# THE RECORDS:
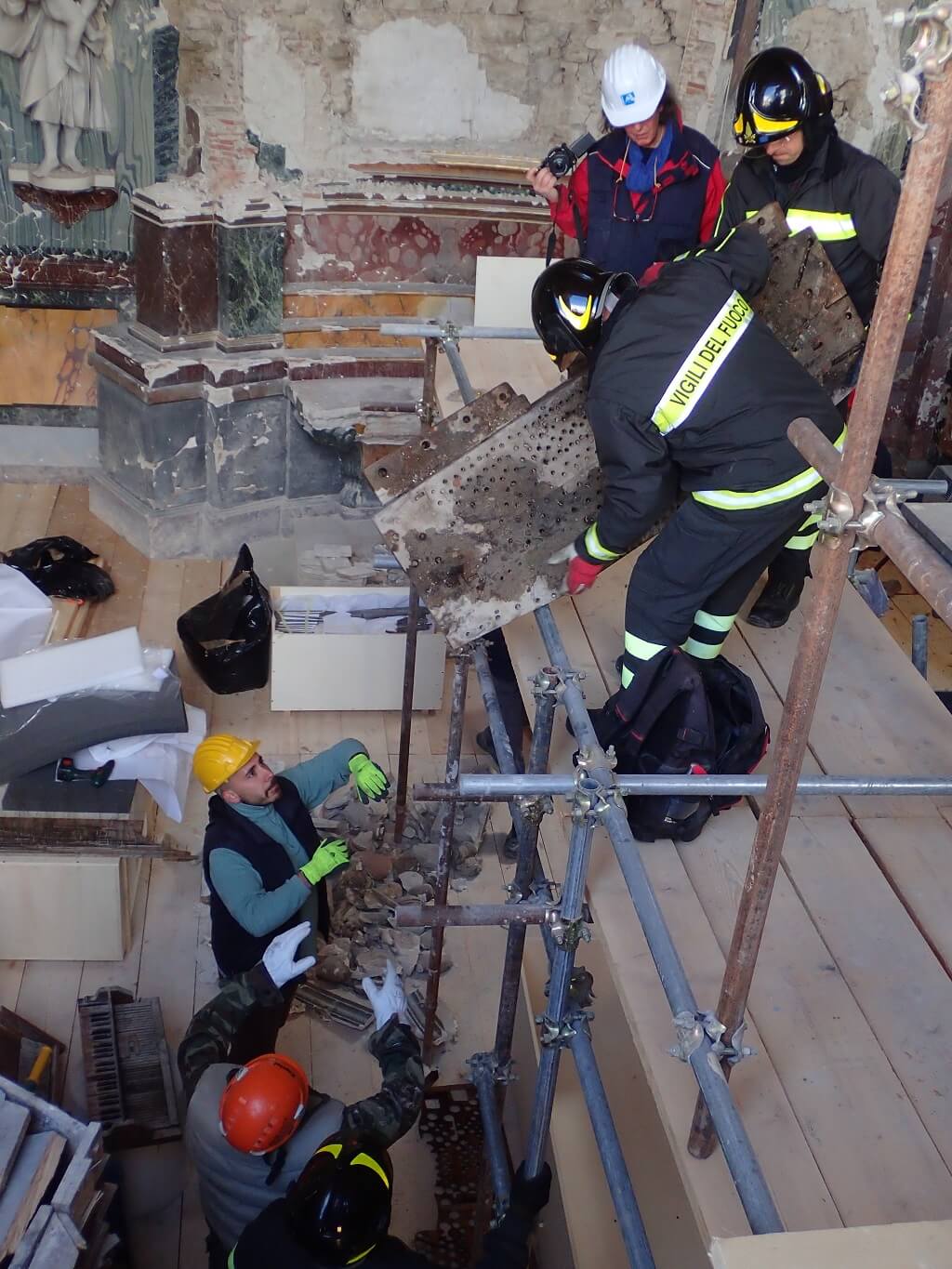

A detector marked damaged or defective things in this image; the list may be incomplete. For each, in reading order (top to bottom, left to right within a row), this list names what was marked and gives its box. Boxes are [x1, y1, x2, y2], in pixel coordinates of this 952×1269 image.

damaged plaster wall [164, 0, 908, 188]
rusty metal panel [751, 202, 867, 395]
rusty metal panel [363, 380, 530, 499]
rusty metal panel [373, 370, 596, 639]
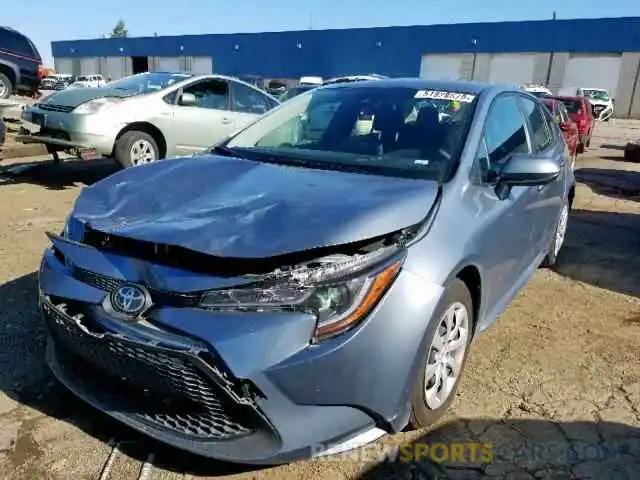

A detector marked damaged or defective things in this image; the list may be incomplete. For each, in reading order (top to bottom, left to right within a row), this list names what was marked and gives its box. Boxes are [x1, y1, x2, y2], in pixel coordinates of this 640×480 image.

crumpled hood [39, 87, 138, 108]
crumpled hood [71, 154, 440, 258]
broken headlight [199, 248, 404, 342]
damaged toyota corolla [37, 79, 576, 464]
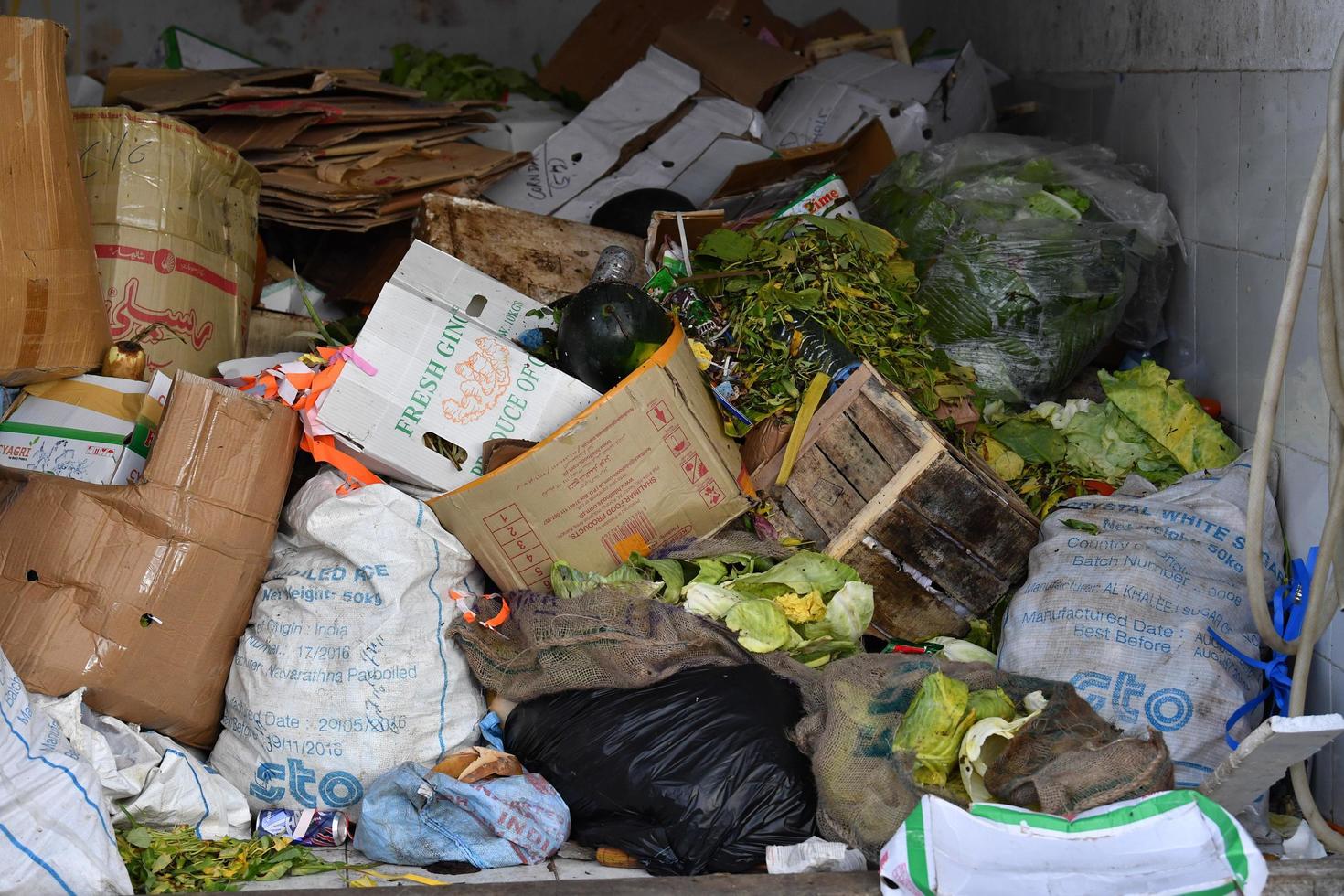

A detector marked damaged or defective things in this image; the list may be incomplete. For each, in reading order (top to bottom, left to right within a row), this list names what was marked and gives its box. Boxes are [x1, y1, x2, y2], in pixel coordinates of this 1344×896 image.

torn cardboard flap [1, 16, 112, 384]
torn cardboard flap [486, 48, 704, 216]
torn cardboard flap [553, 96, 768, 224]
torn cardboard flap [653, 18, 801, 108]
torn cardboard flap [0, 370, 296, 752]
torn cardboard flap [430, 326, 752, 591]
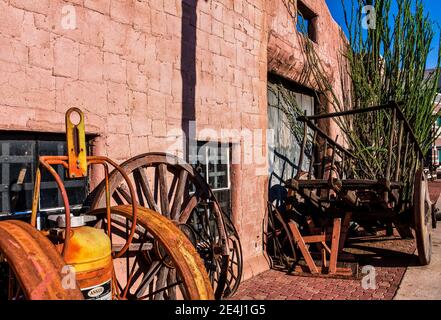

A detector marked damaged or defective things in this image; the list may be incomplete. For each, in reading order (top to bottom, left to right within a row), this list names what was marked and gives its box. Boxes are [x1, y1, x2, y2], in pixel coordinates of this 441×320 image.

rusted orange tank [61, 226, 112, 298]
rusty metal cart [0, 108, 241, 300]
rusty metal cart [266, 101, 434, 276]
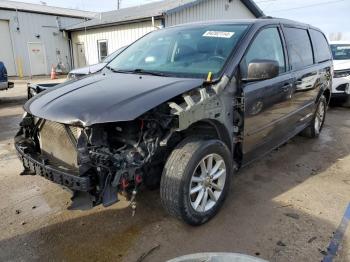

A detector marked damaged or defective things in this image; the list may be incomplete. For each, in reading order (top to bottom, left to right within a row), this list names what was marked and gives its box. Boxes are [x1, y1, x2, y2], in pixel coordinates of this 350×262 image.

crumpled hood [24, 70, 204, 126]
severe front damage [15, 71, 242, 209]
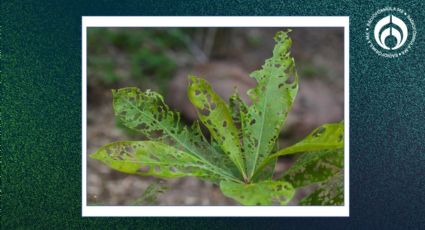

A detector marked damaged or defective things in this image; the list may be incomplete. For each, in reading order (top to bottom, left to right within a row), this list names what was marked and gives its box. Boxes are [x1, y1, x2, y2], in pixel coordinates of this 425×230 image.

damaged foliage [91, 30, 342, 205]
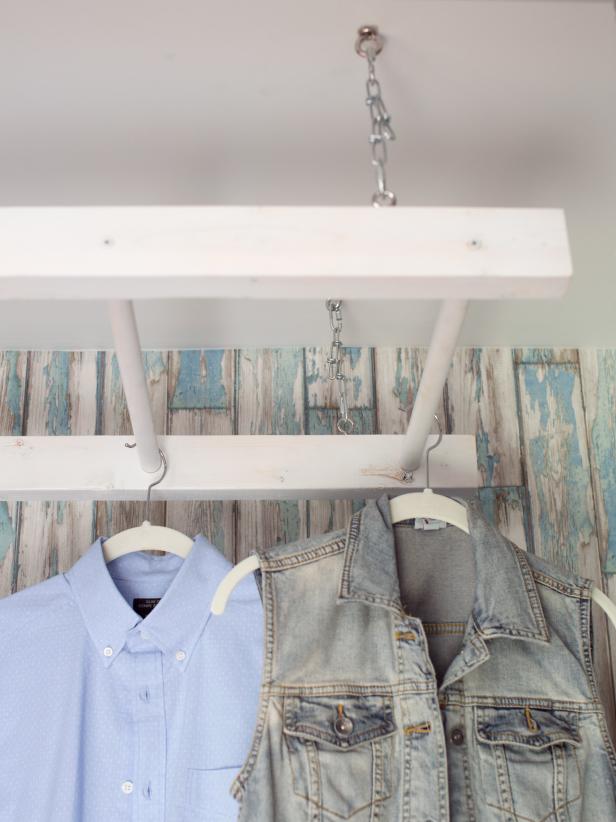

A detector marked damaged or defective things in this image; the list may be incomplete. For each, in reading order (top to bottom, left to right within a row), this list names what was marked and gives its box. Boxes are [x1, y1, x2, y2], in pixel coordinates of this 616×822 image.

peeling blue paint on wood [4, 350, 23, 434]
peeling blue paint on wood [43, 352, 71, 434]
peeling blue paint on wood [170, 350, 227, 410]
peeling blue paint on wood [520, 364, 592, 576]
peeling blue paint on wood [588, 352, 616, 572]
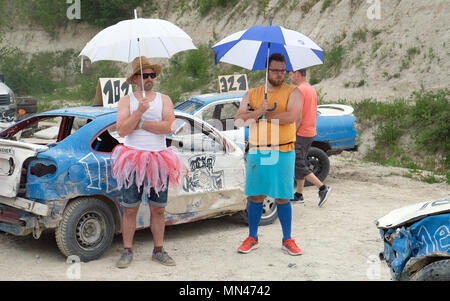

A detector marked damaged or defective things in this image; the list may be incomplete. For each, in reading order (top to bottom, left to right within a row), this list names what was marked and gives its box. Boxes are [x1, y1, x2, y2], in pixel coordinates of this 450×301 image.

wrecked car [0, 107, 250, 260]
wrecked car [376, 196, 450, 280]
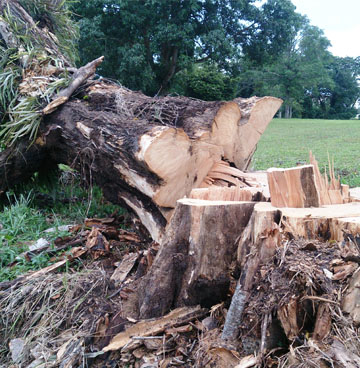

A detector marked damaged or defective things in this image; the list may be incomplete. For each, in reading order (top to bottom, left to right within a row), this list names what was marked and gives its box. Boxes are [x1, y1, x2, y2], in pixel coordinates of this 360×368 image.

splintered wood [268, 152, 350, 208]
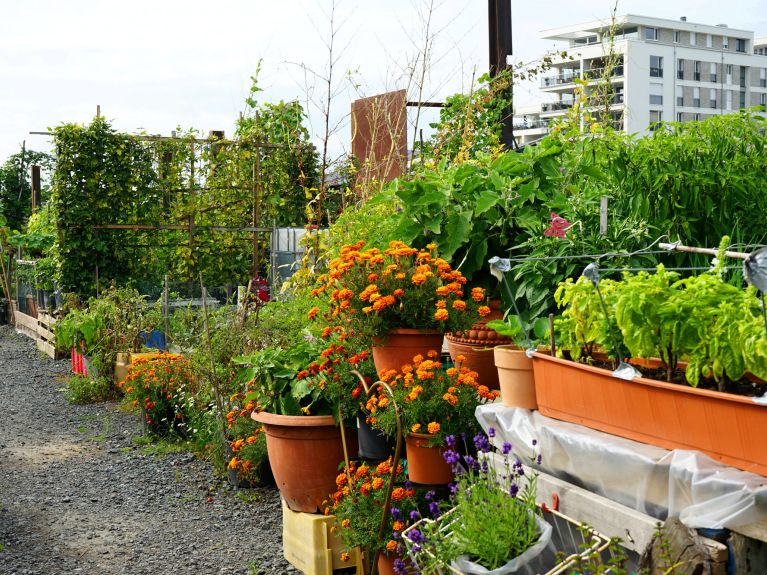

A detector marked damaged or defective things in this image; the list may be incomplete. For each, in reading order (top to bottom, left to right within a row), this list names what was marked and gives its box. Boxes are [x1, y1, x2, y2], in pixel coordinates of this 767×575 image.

rusty metal panel [352, 88, 412, 184]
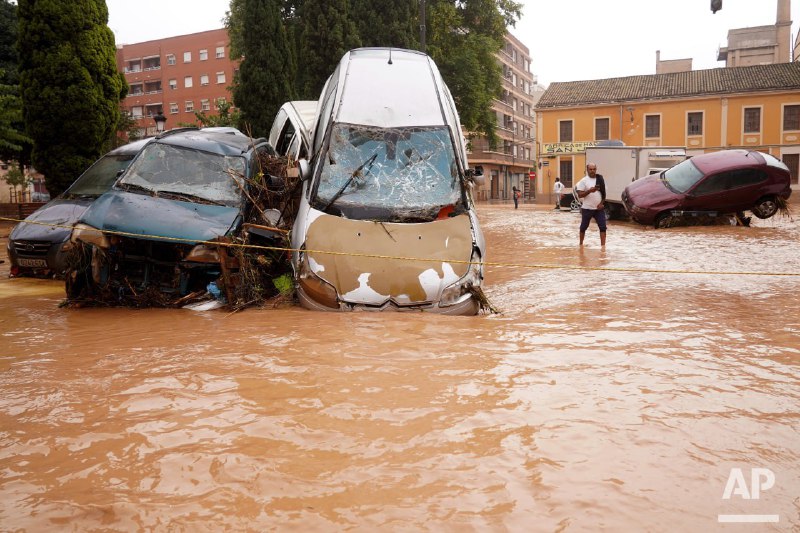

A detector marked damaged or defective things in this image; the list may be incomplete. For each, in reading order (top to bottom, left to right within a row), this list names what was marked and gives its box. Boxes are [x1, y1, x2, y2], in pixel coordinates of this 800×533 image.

shattered windshield [117, 142, 245, 205]
shattered windshield [310, 123, 462, 221]
shattered windshield [660, 159, 704, 194]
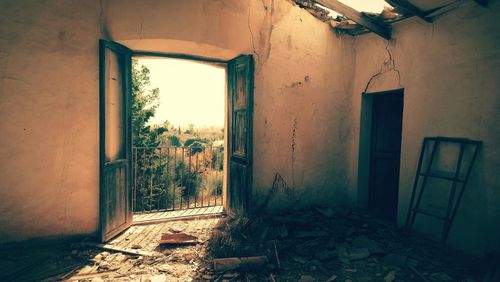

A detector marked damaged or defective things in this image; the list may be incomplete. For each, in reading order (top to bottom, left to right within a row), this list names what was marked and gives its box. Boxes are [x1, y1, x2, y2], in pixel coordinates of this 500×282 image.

crack in wall [364, 40, 402, 92]
cracked plaster wall [348, 0, 500, 256]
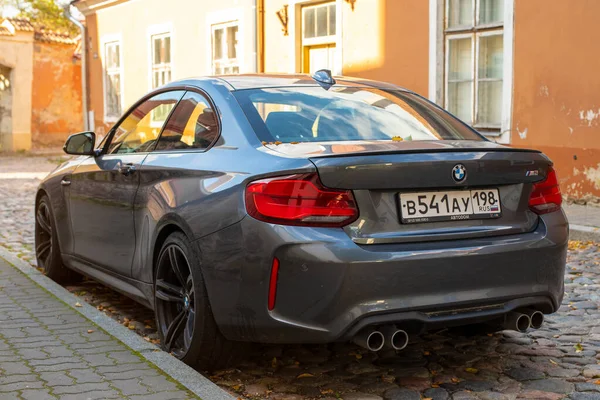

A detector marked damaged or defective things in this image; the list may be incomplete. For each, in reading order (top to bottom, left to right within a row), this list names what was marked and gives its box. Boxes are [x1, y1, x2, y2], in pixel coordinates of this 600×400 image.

peeling plaster wall [31, 42, 83, 148]
peeling plaster wall [510, 0, 600, 199]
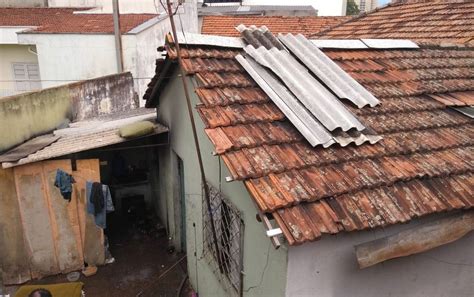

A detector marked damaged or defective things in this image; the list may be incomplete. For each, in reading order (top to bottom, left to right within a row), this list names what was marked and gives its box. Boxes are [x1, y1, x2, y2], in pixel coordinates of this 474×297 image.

damaged roofing [202, 15, 350, 37]
damaged roofing [314, 0, 474, 45]
rusty metal roof [146, 33, 472, 244]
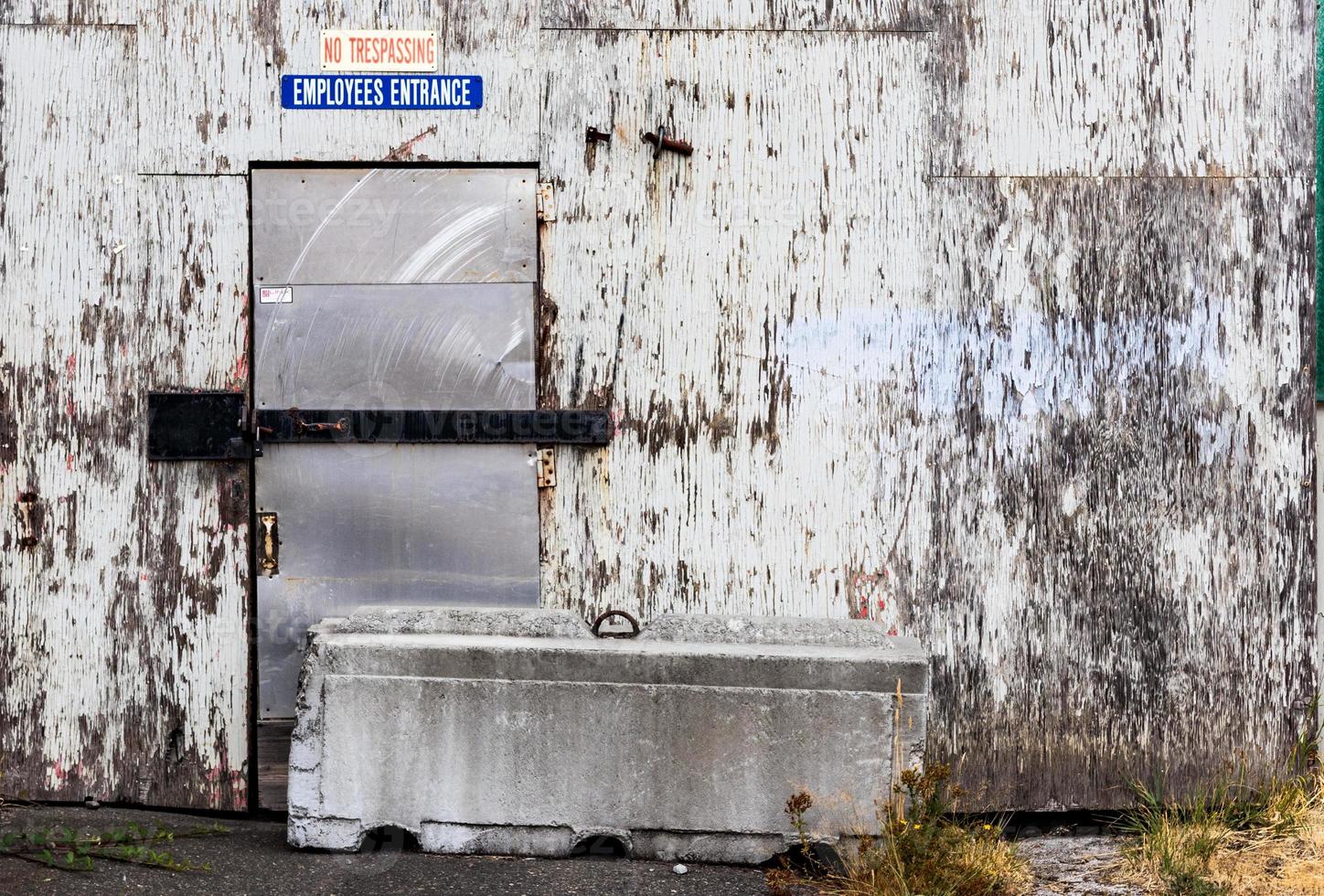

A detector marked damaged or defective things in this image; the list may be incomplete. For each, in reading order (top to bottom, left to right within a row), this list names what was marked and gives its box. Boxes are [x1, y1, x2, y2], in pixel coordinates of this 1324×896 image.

rusty hinge [534, 181, 556, 223]
rusty hinge [534, 448, 556, 490]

# PROBLEM TO SOLVE:
Copy out everything in the records from the line containing "this 1344×896 image." down to the line containing "torn cardboard flap [430, 326, 752, 591]", including both of those lines.

# WRITTEN ANSWER:
A detector marked damaged or defective things in this image; the list may be incomplete. For each, in reading order (top to bottom, left to right within a row), this list names what was marked and gives its box. Boxes are [x1, y1, x2, y2], in pixel coordinates of this 1344×896 image.

torn cardboard flap [1, 16, 112, 384]
torn cardboard flap [486, 48, 704, 216]
torn cardboard flap [553, 96, 768, 224]
torn cardboard flap [653, 18, 801, 108]
torn cardboard flap [0, 370, 296, 752]
torn cardboard flap [430, 326, 752, 591]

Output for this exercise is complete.